How It Started
Co-Founders Lauren Welch and Hayley Weichler were introduced to each other through a shared, immense desire to provide bereavement and grief support to the loss community. They bonded over a mutual, deep understanding of how severely lacking education and accessibility to support families after loss existed, in their own community. Though both come from a different experiences with losses, Lauren and Hayley have the same goal.

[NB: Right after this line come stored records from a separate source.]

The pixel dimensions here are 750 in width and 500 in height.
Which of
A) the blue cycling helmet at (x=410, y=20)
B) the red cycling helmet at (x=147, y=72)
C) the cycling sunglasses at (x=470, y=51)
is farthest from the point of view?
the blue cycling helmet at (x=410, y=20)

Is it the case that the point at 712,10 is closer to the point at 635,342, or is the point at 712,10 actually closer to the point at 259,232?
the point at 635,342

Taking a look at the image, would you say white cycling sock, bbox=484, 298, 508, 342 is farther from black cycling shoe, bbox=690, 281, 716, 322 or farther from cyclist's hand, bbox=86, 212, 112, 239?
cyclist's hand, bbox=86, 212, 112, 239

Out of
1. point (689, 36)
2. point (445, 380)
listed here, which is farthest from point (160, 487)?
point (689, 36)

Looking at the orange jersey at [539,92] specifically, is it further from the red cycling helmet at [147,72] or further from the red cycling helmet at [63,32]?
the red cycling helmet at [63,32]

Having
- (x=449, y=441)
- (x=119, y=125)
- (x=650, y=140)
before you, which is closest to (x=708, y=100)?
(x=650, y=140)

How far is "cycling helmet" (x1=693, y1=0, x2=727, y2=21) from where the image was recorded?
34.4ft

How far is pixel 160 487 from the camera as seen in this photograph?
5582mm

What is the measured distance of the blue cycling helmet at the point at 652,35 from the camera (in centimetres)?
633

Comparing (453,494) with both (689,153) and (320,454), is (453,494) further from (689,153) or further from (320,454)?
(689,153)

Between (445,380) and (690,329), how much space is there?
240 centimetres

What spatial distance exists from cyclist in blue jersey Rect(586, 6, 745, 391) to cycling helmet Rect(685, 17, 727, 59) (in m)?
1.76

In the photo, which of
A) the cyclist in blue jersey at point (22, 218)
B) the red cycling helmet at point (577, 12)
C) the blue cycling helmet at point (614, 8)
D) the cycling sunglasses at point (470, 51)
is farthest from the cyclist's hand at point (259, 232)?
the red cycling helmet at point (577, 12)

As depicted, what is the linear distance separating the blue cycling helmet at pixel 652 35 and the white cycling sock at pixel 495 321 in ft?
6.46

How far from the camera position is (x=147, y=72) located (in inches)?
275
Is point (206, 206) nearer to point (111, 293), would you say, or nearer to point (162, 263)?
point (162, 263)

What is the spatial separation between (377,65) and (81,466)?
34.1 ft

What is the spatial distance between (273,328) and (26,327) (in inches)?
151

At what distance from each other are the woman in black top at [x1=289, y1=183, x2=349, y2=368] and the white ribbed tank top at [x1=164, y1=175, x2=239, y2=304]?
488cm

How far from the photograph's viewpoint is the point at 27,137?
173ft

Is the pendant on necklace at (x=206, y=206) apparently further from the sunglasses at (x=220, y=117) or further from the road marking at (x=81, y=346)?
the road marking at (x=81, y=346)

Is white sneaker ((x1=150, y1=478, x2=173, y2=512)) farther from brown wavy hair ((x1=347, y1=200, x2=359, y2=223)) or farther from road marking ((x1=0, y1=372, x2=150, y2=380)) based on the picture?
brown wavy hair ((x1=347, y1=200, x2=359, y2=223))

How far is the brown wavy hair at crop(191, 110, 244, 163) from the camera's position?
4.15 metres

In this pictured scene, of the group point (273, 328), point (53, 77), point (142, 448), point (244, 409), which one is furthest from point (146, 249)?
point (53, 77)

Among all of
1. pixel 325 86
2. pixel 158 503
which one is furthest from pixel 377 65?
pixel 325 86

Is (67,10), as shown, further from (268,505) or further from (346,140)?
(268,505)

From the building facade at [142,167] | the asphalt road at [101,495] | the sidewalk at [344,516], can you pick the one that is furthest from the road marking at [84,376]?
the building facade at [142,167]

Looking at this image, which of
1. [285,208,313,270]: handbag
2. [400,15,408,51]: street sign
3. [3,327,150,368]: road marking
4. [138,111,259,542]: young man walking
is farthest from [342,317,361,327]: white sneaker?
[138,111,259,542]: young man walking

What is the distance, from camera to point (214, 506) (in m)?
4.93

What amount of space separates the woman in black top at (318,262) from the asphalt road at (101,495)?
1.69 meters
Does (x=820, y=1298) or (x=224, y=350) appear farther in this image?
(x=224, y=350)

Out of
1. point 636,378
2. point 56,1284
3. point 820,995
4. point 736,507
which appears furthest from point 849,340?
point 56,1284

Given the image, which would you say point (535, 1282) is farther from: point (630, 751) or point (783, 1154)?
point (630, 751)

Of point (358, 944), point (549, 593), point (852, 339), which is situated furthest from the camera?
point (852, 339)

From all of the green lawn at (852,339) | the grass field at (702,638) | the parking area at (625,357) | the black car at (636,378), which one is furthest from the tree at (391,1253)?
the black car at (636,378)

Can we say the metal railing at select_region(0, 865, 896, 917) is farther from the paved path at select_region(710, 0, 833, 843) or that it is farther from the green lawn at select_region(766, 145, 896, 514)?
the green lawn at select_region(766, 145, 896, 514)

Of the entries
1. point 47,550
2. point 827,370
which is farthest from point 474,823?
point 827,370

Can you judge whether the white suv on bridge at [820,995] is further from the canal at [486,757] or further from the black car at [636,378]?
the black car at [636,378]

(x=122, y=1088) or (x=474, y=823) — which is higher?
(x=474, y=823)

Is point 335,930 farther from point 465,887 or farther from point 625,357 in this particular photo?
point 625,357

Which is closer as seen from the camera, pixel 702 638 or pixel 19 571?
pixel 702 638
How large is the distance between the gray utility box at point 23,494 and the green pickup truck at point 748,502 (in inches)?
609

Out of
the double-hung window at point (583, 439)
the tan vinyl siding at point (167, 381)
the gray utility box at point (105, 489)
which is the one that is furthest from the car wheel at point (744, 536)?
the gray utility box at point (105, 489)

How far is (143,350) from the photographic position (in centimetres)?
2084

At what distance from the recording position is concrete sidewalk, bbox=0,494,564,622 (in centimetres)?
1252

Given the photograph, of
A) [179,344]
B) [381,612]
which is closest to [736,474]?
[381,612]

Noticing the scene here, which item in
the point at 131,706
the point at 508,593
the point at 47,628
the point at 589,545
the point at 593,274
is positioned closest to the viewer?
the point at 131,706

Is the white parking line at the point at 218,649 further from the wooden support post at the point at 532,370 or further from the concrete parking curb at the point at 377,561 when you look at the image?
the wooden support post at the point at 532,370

From their few conversations over coffee, Lauren and Hayley were easily able to identify the needs, necessary resources, and what should be routinely offered to the families who tragically lose their babies. They were quickly able to brainstorm a plan to meet these needs with easier accessibility. Most importantly with compassionate, empathetic, specialized care, heart and soul.
Main Objectives:
Bereavement Doula Support
Parents and families need access to bereavement doulas trained specifically in grief, pregnancy loss and infant death. This support should include individualized birth and postpartum doula support, accessibility to names and practices that specialize in grief related to pregnancy and infant loss, and resources to help navigate the emotional complexities of loss.
Physical Recovery
For parents who have experienced pregnancy loss, particularly mothers, physical recovery is critical. Many mothers may feel resentment towards their body for having failed them, resulting in loss of trust and disconnection. Access to trauma-informed somatic practices is needed to begin rebuilding one’s relationship with their physical body.
Community and Peer Support
Parents who have gone through similar losses often provide invaluable emotional support to others facing the same experience. Community support groups can offer a sense of belonging, shared understanding, and validation in their everyday feelings. There is currently no cohesive outreach to make grieving parents aware of what groups exist.